For cube A floating, the buoyant force equals the weight of cube A:
\[ \eta V \rho_w g = V \rho_A g \]
Here, \(g\) is the acceleration due to gravity. Simplifying, we get:
\[ \eta \rho_w = \rho_A \]
\[ \rho_A = \eta \rho_w \]
### Step 2: Understanding the Situation with Cube B Placed on Cube A
- Cube B is placed on top of cube A, and cube A becomes entirely immersed, while cube B stays entirely above water.
- The combined system of cubes A and B is floating.

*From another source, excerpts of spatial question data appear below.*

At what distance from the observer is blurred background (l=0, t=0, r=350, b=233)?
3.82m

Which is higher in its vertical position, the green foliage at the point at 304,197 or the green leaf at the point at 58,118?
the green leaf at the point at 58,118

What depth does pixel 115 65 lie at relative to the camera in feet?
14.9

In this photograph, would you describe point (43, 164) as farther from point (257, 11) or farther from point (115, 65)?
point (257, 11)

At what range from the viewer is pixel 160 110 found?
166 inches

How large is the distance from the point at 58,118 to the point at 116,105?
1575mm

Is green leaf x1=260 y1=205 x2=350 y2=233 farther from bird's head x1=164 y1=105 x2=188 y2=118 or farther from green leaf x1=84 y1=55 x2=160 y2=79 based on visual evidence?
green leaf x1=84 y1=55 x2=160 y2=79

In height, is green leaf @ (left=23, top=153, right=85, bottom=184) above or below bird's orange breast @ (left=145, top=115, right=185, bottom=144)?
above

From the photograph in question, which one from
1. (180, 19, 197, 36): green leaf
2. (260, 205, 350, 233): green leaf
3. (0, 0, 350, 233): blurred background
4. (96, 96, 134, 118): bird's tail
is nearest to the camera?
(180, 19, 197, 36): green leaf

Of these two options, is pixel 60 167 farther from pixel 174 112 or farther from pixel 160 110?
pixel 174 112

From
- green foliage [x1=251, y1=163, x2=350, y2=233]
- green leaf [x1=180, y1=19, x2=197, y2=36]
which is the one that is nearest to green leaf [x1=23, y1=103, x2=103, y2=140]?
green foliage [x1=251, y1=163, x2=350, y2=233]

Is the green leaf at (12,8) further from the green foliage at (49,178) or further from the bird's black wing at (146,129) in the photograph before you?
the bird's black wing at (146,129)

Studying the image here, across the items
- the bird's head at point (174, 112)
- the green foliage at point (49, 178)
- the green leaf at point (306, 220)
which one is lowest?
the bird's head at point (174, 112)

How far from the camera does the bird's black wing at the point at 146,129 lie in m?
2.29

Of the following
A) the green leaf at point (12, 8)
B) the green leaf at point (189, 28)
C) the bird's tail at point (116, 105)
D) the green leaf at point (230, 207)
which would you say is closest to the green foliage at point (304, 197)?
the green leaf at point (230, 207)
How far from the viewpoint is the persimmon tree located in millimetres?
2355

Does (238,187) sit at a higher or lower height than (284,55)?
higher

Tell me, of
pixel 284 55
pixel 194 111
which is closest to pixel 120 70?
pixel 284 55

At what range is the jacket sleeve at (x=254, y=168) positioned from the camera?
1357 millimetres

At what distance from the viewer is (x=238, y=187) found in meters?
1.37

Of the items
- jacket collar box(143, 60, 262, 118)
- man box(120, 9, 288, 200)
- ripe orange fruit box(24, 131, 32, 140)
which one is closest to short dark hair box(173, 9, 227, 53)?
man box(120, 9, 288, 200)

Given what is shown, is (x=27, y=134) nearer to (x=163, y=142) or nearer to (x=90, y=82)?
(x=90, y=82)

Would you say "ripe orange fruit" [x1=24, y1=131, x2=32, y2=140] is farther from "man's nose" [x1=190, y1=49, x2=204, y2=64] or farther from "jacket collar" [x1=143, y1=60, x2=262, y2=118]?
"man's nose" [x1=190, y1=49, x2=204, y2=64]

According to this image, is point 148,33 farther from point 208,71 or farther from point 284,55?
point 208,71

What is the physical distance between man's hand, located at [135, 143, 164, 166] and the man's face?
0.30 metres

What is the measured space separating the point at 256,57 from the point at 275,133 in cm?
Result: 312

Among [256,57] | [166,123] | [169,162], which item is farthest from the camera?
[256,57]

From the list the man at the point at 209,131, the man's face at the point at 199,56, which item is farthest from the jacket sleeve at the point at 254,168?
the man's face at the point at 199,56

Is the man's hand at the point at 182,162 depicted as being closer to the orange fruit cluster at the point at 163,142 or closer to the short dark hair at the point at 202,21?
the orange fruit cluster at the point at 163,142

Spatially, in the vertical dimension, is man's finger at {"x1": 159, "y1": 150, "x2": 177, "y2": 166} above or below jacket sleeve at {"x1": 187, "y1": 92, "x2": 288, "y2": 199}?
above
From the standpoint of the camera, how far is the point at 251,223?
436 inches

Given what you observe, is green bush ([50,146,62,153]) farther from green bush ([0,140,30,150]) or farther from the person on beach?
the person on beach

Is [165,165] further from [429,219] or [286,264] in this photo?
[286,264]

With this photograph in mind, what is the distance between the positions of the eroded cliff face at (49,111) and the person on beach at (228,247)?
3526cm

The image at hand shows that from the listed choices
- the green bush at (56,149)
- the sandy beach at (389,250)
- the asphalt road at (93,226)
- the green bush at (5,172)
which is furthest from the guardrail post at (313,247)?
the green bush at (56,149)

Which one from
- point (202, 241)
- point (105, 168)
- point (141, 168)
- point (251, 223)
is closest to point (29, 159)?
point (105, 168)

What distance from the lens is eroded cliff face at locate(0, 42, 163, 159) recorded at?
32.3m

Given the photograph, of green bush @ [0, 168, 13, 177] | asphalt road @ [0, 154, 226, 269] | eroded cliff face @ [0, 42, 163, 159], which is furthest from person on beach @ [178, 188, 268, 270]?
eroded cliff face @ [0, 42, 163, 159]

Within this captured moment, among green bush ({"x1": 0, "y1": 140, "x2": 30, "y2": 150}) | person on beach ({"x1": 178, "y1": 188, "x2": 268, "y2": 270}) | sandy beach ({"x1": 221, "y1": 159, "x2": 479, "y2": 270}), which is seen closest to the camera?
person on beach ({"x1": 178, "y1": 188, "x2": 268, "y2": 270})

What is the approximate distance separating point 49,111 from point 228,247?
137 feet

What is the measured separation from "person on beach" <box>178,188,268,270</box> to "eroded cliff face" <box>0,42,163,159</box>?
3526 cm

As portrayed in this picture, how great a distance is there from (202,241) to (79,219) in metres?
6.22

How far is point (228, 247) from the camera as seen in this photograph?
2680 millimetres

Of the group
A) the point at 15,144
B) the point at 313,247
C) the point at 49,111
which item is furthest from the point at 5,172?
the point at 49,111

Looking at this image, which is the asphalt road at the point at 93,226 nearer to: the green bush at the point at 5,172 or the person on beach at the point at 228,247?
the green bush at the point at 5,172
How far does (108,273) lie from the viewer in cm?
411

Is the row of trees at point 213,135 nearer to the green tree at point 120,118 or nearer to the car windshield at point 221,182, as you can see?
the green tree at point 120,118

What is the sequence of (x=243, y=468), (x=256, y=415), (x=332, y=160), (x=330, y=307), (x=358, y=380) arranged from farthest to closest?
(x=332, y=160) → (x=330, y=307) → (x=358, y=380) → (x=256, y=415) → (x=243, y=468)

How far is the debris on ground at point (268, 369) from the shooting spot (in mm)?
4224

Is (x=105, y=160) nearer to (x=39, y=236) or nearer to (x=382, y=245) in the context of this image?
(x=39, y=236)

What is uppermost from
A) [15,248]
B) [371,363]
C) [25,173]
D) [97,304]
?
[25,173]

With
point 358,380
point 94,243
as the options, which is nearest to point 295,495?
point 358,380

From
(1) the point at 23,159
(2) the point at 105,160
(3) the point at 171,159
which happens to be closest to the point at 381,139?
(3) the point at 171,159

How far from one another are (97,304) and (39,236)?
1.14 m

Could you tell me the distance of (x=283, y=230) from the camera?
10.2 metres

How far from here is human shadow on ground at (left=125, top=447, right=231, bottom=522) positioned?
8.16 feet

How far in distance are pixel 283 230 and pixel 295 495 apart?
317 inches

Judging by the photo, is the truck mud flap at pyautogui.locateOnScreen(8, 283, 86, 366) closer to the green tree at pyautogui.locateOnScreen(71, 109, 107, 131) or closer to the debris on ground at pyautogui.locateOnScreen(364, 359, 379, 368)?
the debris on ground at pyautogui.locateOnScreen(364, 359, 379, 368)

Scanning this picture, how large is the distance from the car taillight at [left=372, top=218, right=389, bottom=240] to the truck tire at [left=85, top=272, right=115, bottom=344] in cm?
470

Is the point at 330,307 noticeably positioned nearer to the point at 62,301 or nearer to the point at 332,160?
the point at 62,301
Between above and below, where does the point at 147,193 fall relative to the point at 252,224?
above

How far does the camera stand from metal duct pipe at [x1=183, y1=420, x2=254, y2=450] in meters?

The total weight of the system is balanced by the buoyant force:
\[ (V \rho_A + V \rho_B) g = V \rho_w g \]
Here, \(V \rho_w\) represents the buoyant force when the combined volume \(2V\) is immersed in water. Simplifying, we get:
\[ \rho_A + \rho_B = \rho_w \]
### Step 3: Substituting \(\rho_A\) and Solving for \(\rho_B\)
From Step 1, we know:
\[ \rho_A = \eta \rho_w \]
Substitute this into the equation from Step 2:
\[ \eta \rho_w + \rho_B = \rho_w \]
\[ \rho_B = \rho_w (1 - \eta) \]
### Step 4: Finding the Ratio \(\frac{\rho_B}{\rho_A}\)
Now we have expressions for \(\rho_B\) and \(\rho_A\):
\[ \rho_A = \eta \rho_w \]
\[ \rho_B = \rho_w (1 - \eta) \]
The ratio \(\frac{\rho_B}{\rho_A}\) is:
\[ \frac{\rho_B}{\rho_A} = \frac{\rho_w (1 - \eta)}{\eta \rho_w} \]
\[ \frac{\rho_B}{\rho_A} = \frac{1 - \eta}{\eta} \]
Thus, the ratio \(\frac{\rho_B}{\rho_A}\) is:
\[ \frac{\rho_B}{\rho_A} = \frac{1 - \eta}{\eta} \]